[Source excerpt]:
# Flounder gigging in 30mph winds, gusts to 40mph



## Redfish Rick (Aug 27, 2004)

*4/9/2017*
I had the Richard P. group of 2 onboard tonight. Conditions were horrible, with SE winds at 25-35mph gusting close to 40mph at times, and low tide levels. After a rough boat ride out, we found plenty of clear water and active flounder on the flats. The fish were holding shallow over mud and grass bottom near areas with abundant finger mullet. We ended with a 10 flounder limit by 9:15pm (45 minutes of gigging). The fish were nice size tonight ranging from 15-20".

Tonight is prime example of how the fishing can be very good in poor weather conditions. You just have to know where to find the fish, while keeping everyone safe and dry at the same time. While others stay at home, I am out nearly every night making it happen for my customers.

*Upcoming open dates:
April: 10, 12, 17-20, 23-27
May: 1-4, 7-11, 13-15, 17, 18, 22-24, 29, 31*

I also do "late trips" on request, and this is the best way to get a trip in on short notice when I am already booked.

Visit my Facebook page for daily reports and pictures.

Capt. Rick Hammond
Night Stalker Guide Service - Rockport, Texas
Flounder Gigging Trips
361-229-6053
www.nightstalkerguideservice.com


----------



## pocjetty (Sep 12, 2014)

The guy who built your boat is a friend, and I was by the shop many times watching you guys build and rig it out. I really think you have the best flounder boat in existence.

For those who don't know about it - you can get people out, safely, on nights when most flounder boats just stay at the dock. The fact that you went out in Sunday night is just stunning. I know you have a big air motor on the back, but even I am surprised that you could work in that blow. It was brutal.


----------

[Data supplied]:

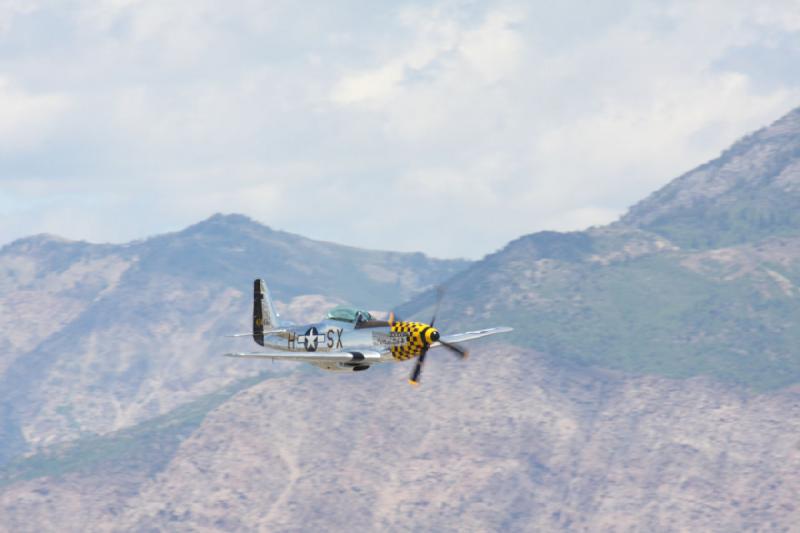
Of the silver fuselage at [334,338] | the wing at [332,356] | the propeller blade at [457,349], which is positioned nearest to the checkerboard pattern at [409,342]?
the silver fuselage at [334,338]

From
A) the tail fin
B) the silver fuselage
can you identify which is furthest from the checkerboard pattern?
the tail fin

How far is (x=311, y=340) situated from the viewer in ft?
325


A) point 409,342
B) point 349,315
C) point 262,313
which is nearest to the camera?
point 409,342

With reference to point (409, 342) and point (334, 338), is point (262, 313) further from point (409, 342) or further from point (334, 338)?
point (409, 342)

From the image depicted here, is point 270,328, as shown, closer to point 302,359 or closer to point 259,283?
→ point 259,283

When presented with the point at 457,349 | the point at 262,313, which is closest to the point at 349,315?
the point at 457,349

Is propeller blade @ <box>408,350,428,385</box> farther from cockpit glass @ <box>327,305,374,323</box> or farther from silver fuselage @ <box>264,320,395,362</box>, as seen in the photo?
cockpit glass @ <box>327,305,374,323</box>

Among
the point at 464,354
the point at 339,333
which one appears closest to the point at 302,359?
the point at 339,333

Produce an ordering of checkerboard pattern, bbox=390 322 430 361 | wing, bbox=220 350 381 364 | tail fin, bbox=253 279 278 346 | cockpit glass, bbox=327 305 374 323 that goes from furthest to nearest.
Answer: tail fin, bbox=253 279 278 346 < cockpit glass, bbox=327 305 374 323 < wing, bbox=220 350 381 364 < checkerboard pattern, bbox=390 322 430 361

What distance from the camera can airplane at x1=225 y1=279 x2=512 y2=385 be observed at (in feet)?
300

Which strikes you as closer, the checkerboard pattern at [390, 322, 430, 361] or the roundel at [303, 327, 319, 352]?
the checkerboard pattern at [390, 322, 430, 361]

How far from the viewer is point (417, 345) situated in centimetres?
9150

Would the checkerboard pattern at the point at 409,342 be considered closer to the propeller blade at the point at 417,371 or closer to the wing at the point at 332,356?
the propeller blade at the point at 417,371

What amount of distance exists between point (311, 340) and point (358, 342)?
5268mm
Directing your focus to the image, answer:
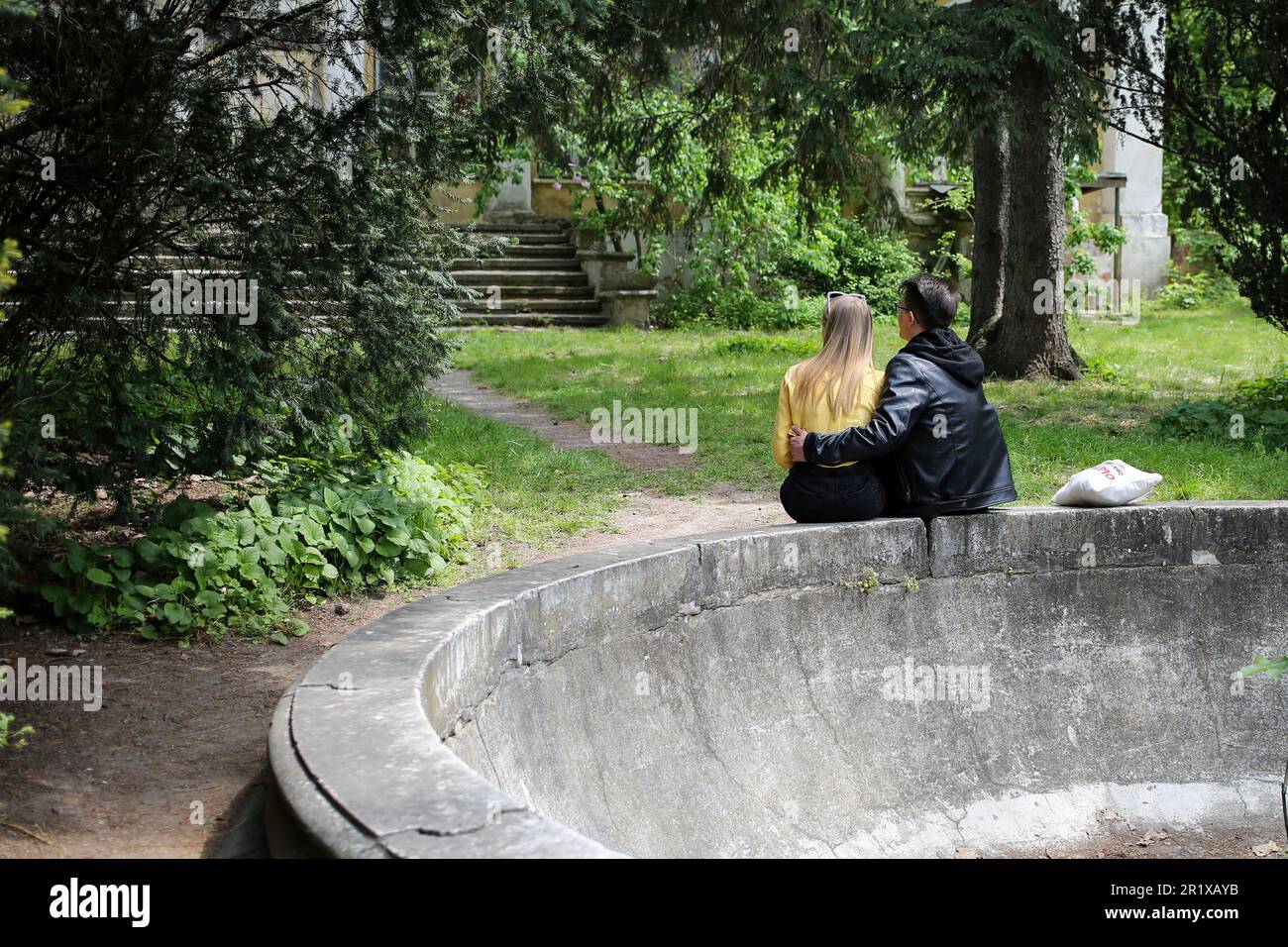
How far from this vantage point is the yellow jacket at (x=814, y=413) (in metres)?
5.73

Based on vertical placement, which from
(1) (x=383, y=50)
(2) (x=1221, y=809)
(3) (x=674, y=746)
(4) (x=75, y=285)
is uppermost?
(1) (x=383, y=50)

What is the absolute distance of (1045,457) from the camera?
9.77m

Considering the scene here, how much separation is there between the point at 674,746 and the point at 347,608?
249 centimetres

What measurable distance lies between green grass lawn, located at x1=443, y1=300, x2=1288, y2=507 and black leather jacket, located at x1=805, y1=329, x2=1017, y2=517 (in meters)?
2.93

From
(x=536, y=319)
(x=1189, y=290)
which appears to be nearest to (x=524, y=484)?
(x=536, y=319)

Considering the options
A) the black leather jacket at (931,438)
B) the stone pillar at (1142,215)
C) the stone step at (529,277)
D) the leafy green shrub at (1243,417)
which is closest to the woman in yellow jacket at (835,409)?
the black leather jacket at (931,438)

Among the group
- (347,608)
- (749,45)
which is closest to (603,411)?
(749,45)

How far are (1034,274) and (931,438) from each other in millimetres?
8258

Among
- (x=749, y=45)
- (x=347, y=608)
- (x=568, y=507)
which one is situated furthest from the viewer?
(x=749, y=45)

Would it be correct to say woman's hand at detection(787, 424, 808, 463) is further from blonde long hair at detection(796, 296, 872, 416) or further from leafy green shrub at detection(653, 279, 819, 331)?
leafy green shrub at detection(653, 279, 819, 331)

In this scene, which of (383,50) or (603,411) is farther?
(603,411)

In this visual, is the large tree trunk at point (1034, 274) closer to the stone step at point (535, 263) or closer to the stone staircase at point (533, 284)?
the stone staircase at point (533, 284)

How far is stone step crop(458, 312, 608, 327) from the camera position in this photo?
19328 millimetres

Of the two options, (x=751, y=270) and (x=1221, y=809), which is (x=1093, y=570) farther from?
(x=751, y=270)
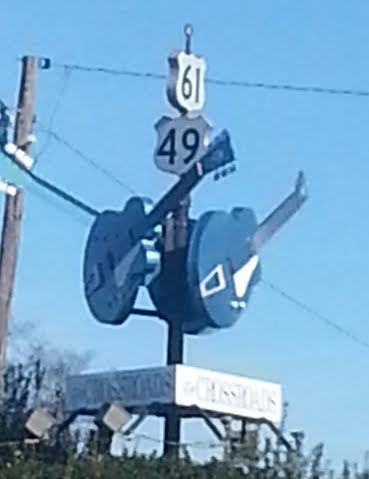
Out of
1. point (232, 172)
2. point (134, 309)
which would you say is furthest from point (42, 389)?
point (232, 172)

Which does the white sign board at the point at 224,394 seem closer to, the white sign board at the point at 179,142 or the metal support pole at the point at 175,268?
the metal support pole at the point at 175,268

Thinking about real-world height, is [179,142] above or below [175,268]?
above

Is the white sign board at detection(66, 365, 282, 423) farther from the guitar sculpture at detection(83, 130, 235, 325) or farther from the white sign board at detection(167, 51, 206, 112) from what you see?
the white sign board at detection(167, 51, 206, 112)

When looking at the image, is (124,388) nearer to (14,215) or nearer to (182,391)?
(182,391)

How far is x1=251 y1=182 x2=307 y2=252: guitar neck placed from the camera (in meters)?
29.2

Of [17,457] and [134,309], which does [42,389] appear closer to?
[134,309]

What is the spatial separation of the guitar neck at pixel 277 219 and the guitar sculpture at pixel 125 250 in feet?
4.35

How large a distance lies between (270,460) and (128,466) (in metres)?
1.95

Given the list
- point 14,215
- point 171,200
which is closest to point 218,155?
point 171,200

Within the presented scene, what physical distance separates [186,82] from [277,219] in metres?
2.54

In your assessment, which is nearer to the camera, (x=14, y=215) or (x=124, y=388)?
(x=14, y=215)

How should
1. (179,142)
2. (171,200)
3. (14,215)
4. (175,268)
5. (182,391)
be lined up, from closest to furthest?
1. (14,215)
2. (182,391)
3. (175,268)
4. (171,200)
5. (179,142)

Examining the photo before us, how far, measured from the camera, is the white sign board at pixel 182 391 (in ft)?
87.2

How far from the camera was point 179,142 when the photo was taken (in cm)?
2941
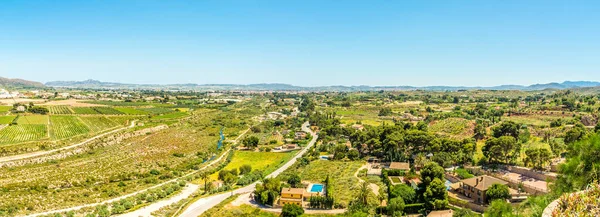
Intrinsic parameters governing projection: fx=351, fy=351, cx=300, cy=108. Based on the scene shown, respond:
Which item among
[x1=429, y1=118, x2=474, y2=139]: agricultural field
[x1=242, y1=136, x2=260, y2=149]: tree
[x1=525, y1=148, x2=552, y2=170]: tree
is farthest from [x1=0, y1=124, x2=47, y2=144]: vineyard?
[x1=525, y1=148, x2=552, y2=170]: tree

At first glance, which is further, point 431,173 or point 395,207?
point 431,173

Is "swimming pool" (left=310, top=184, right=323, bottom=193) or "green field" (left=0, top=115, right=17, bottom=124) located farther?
"green field" (left=0, top=115, right=17, bottom=124)

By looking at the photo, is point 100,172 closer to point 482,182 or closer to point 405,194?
point 405,194

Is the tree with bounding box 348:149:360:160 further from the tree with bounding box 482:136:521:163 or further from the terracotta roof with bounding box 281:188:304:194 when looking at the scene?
the terracotta roof with bounding box 281:188:304:194

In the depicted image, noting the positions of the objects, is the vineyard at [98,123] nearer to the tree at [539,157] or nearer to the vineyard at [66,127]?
the vineyard at [66,127]

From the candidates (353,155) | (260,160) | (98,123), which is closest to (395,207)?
(353,155)

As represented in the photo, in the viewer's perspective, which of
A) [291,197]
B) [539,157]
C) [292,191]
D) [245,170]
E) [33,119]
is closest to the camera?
[291,197]

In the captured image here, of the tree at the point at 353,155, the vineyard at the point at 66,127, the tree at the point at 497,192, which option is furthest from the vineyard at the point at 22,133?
Answer: the tree at the point at 497,192
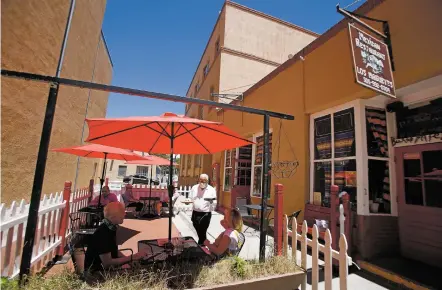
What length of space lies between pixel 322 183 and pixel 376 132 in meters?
1.64

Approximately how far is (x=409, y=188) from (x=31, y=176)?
8253mm

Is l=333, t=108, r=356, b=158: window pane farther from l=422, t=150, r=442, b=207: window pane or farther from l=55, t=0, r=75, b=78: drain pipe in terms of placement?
l=55, t=0, r=75, b=78: drain pipe

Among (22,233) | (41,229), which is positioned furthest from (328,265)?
(41,229)

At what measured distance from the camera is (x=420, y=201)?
13.9ft

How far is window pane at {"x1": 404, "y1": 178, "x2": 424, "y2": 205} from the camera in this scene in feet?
14.0

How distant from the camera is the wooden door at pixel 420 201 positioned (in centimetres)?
396

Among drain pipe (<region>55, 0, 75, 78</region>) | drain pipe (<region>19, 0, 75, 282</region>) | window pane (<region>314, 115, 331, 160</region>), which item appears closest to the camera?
drain pipe (<region>19, 0, 75, 282</region>)

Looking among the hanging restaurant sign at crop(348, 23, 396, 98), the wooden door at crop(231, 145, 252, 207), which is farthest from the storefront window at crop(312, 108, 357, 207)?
Result: the wooden door at crop(231, 145, 252, 207)

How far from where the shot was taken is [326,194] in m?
5.56

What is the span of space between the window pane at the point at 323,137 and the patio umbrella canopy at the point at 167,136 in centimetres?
270

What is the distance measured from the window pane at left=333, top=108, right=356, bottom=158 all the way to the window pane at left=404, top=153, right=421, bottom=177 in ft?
2.89

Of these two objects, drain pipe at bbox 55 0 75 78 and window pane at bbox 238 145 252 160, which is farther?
window pane at bbox 238 145 252 160

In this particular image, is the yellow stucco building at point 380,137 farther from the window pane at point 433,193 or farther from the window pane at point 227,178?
the window pane at point 227,178

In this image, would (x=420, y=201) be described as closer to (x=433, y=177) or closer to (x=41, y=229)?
(x=433, y=177)
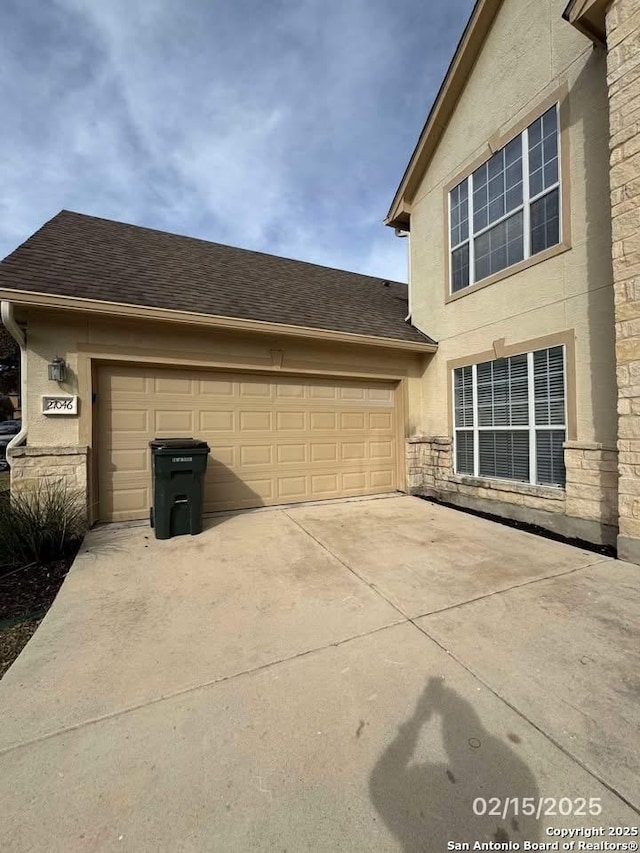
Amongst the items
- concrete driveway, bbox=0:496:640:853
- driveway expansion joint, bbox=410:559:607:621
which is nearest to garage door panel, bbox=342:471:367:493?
concrete driveway, bbox=0:496:640:853

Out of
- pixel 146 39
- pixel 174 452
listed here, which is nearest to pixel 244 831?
pixel 174 452

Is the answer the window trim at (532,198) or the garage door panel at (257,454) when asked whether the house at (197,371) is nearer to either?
the garage door panel at (257,454)

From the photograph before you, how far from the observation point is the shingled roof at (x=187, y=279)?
5.29 m

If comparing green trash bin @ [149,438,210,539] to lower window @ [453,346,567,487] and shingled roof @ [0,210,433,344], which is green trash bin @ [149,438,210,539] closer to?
shingled roof @ [0,210,433,344]

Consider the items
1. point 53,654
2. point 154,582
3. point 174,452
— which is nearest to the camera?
point 53,654

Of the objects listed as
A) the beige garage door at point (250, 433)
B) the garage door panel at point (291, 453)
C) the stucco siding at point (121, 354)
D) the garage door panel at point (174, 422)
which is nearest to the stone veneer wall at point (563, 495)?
the beige garage door at point (250, 433)

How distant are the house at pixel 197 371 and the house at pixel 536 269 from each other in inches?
46.6

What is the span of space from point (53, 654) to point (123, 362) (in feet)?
13.4

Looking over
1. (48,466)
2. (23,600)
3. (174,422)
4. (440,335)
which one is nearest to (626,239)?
(440,335)

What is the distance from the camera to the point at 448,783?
5.00ft

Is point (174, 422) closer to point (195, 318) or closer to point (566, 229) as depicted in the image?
point (195, 318)

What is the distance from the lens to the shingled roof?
529cm

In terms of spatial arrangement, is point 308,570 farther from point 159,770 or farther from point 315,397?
point 315,397

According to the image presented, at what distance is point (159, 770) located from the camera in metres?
1.61
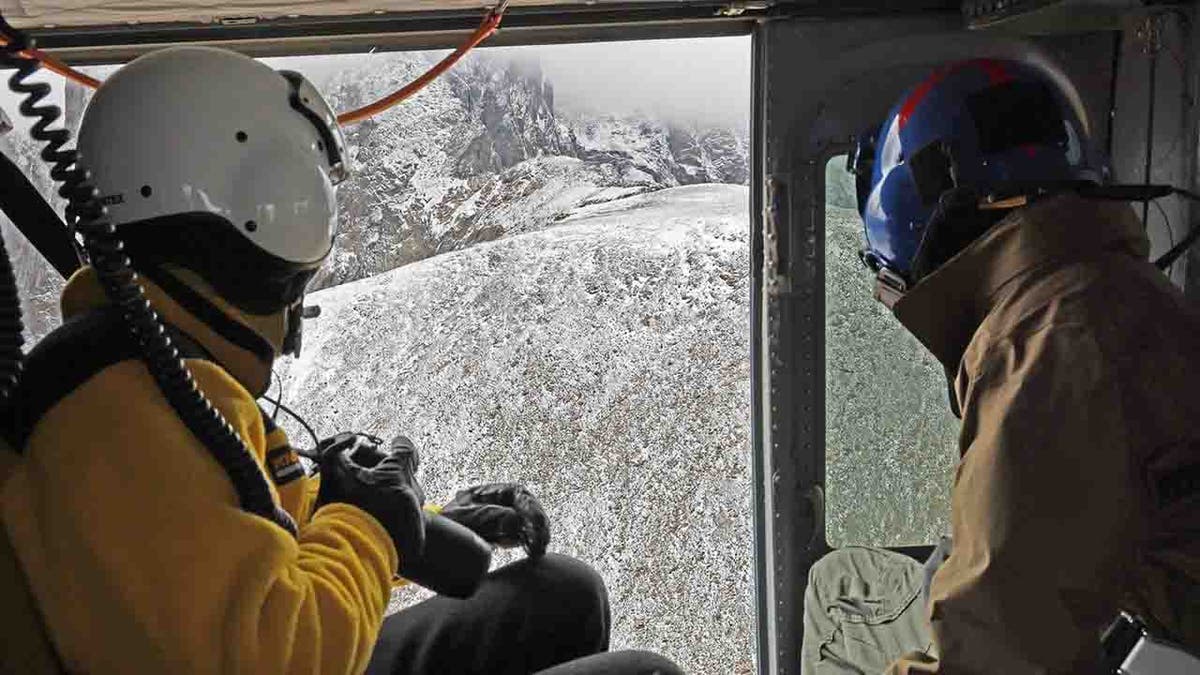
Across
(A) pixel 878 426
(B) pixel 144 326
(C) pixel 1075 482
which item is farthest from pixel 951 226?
(B) pixel 144 326

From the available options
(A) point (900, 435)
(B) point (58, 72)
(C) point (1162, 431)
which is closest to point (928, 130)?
(C) point (1162, 431)

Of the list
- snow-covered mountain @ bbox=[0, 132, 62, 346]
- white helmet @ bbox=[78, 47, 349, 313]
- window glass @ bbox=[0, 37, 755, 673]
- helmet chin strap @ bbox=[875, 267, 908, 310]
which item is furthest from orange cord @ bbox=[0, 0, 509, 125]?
window glass @ bbox=[0, 37, 755, 673]

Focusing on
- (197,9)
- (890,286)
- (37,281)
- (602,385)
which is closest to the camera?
(890,286)

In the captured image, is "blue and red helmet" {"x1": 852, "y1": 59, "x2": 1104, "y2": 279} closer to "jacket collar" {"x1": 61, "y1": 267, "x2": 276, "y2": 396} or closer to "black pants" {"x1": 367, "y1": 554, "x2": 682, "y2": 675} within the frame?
"black pants" {"x1": 367, "y1": 554, "x2": 682, "y2": 675}

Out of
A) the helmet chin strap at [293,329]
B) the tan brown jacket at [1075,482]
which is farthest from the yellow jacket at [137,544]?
the tan brown jacket at [1075,482]

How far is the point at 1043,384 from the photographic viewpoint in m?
1.43

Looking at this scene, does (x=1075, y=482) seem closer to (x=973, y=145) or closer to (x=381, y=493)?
(x=973, y=145)

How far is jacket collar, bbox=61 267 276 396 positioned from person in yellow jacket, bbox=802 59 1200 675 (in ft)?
3.01

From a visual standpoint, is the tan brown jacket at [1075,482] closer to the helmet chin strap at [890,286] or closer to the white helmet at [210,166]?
the helmet chin strap at [890,286]

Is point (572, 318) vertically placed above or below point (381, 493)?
below

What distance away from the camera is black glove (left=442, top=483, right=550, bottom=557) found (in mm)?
1727

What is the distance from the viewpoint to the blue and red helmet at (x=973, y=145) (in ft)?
5.57

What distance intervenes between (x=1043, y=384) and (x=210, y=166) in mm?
1076

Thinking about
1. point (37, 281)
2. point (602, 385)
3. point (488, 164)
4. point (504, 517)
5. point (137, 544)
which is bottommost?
point (602, 385)
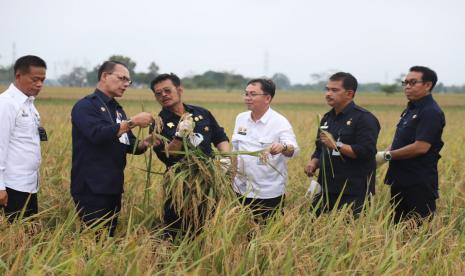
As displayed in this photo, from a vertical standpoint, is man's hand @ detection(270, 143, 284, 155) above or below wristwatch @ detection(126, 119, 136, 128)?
below

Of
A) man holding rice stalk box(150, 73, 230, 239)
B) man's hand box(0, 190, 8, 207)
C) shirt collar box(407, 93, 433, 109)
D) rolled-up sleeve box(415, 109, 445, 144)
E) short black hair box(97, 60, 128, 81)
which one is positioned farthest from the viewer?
shirt collar box(407, 93, 433, 109)

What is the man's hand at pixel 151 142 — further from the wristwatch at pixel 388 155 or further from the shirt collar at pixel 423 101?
the shirt collar at pixel 423 101

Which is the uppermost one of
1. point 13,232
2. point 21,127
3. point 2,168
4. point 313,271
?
point 21,127

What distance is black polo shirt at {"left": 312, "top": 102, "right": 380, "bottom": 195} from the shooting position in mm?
3590

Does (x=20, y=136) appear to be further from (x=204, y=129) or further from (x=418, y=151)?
(x=418, y=151)

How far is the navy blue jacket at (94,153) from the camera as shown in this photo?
310cm

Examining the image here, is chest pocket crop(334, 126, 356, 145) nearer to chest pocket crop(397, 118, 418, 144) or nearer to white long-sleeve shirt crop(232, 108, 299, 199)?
white long-sleeve shirt crop(232, 108, 299, 199)

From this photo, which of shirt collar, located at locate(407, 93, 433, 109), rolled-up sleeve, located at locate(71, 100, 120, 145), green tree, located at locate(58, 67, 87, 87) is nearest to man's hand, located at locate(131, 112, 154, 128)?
rolled-up sleeve, located at locate(71, 100, 120, 145)

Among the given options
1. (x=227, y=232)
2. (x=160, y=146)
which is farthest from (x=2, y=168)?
(x=227, y=232)

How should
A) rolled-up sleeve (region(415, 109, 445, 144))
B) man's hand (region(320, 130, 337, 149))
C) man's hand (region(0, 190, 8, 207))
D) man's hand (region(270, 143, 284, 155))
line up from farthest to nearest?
rolled-up sleeve (region(415, 109, 445, 144))
man's hand (region(320, 130, 337, 149))
man's hand (region(270, 143, 284, 155))
man's hand (region(0, 190, 8, 207))

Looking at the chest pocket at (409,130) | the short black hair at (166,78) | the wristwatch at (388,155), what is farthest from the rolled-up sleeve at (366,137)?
the short black hair at (166,78)

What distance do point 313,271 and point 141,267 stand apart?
902mm

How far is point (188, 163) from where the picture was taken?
10.2 feet

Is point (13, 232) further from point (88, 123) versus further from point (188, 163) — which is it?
point (188, 163)
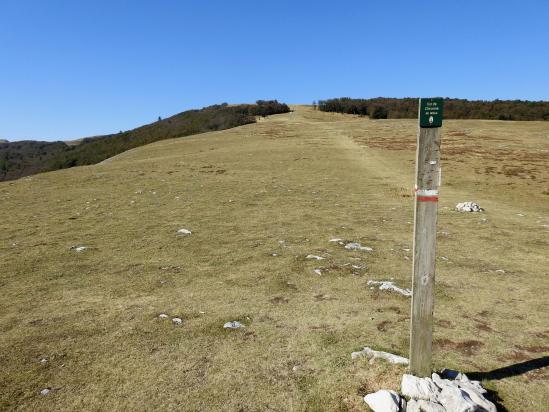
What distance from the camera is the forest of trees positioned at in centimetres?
10594

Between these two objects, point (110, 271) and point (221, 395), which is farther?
point (110, 271)

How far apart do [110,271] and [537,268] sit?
11.4 metres

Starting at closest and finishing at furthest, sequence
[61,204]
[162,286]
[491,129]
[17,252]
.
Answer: [162,286], [17,252], [61,204], [491,129]

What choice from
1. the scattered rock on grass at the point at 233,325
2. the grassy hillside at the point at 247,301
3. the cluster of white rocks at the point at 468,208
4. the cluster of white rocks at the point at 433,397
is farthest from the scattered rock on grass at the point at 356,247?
the cluster of white rocks at the point at 468,208

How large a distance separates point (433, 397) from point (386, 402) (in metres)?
0.62

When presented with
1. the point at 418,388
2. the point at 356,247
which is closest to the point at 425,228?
the point at 418,388

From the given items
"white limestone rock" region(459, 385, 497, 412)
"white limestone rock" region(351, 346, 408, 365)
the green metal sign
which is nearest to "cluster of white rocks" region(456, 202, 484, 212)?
"white limestone rock" region(351, 346, 408, 365)

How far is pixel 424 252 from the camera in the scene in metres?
5.36

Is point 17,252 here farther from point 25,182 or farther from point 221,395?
point 25,182

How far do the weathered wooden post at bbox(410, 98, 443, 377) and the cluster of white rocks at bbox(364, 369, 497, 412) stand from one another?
317 mm

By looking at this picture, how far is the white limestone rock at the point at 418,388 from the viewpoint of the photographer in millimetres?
5075

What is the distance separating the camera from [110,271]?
10.6 metres

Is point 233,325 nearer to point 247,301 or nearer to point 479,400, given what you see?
point 247,301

[What to do]:
A: From the flounder gigging thread, list every open date or date range given for April.
B: Rewrite the paragraph of the flounder gigging thread that begins "I had the Richard P. group" as a short bulleted list, keeping its main facts.

[Task-by-task results]:
A:
- 10
- 12
- 17-20
- 23-27

B:
- Party: the Richard P. group of 2
- Conditions: SE winds at 25-35mph, gusting close to 40mph, with low tide levels
- After a rough ride out, found plenty of clear water and active flounder on the flats
- Fish held shallow over mud and grass bottom near abundant finger mullet
- Reached a 10 flounder limit by 9:15pm, after 45 minutes of gigging
- Fish ranged from 15-20"